Kultur
28.09.2018

David Bowie's Musical „Lazarus“ in Linz mit blutleerem Alien

Die neue Produktion am Landestheater Linz schwächelt musikalisch genauso wie in der Inszenierung.

Als „existenzielle Sinnsuche “ inszenierte Regisseur Ivo Van Hove das David-Bowie-Musical „Lazarus“, als es Ende 2015 in New York Uraufführung hatte. Er machte aus dem Stoff, den David Bowie mit dem Dramatiker Enda Walsh rund um 17 seiner Songs geschrieben hatte, ein nachhaltig beeindruckendes Stück über zerrüttete Seelen, die sich zwischen zerbrochener Liebe und zerplatzen Träumen an Trugbilder der Hoffnung klammern.

In der Produktion des Landestheaters Linz, die Donnerstag Premiere hatte, blieb davon nicht viel übrig. Johannes von Matuschka visualisiert die Story, die eine Fortsetzung des mit David Bowie verfilmtem Romans „The Man Who Fell To Earth“ ist, in einem Leichenschauhaus. Dort wacht der Alien Thomas Jerome Newton auf, sehnt sich nach seiner großen Liebe Mary-Lou und betäubt den Schmerz darüber, dass er weder sterben noch zurück auf seinen Heimatplaneten kann, mit Gin. Bis ein Mädchen auftaucht, das ihm helfen will.

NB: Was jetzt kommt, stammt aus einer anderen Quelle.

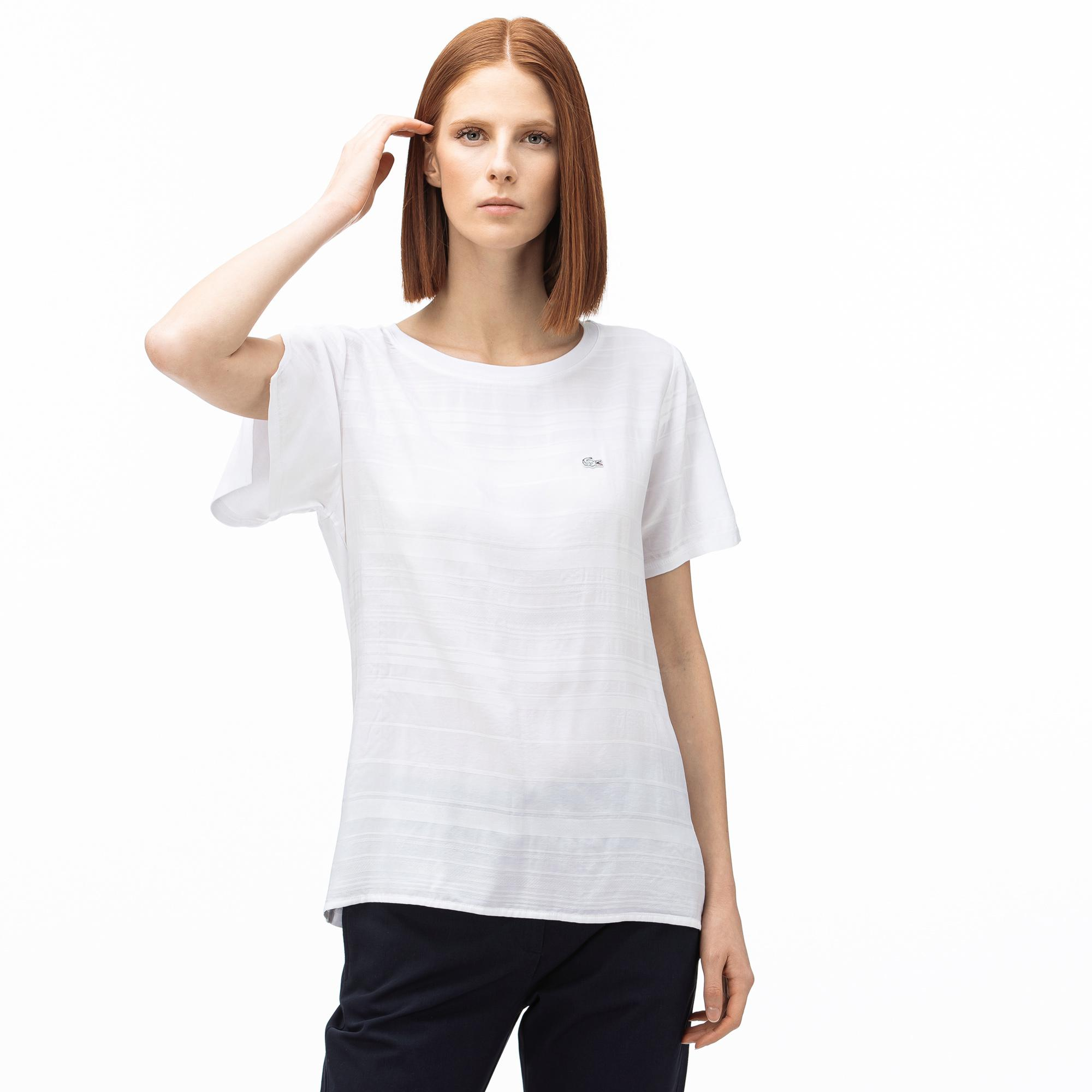 Lacoste Kadın Kayık Yaka Çizgili Beyaz T-Shirt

Matuschka füllt die Lücken, die das Original-Skript von „Lazarus“ im Storytelling gelassen hat, mit eigenen Visionen, die Träume Newtons sein sollen. Zwischen Bowie-Songs wie „Lazarus“ oder „Changes“ gibt es viel atmosphärische Musik und längere Spielszenen ohne Dialoge. Aber das schmälert die Kraft, die die Ansammlung der Schlaglichter auf die Sinnsuche der Hauptfiguren in der Original-Produktion hatte. Es verwirrt – genauso wie die Tatsache, dass Matuschka zwei Charaktere von einem Darsteller spielen lässt.

Geschniegelt

Newton wird in Linz von Riccardo Greco gespielt und schön gesungen. Musicalmäßig schön. Grecos Stimme ist genauso geschniegelt und glatt wie seine Frisur. Die Nöte des Mannes, der innerlich zerbricht, dessen entrückte Distanz, kann er mit seiner blutleeren Darstellung nicht spürbar machen. Da hilft es auch nicht, dass Matuschka ihn häufig schreien und manisch mathematische Formeln in die Luft schreiben lässt.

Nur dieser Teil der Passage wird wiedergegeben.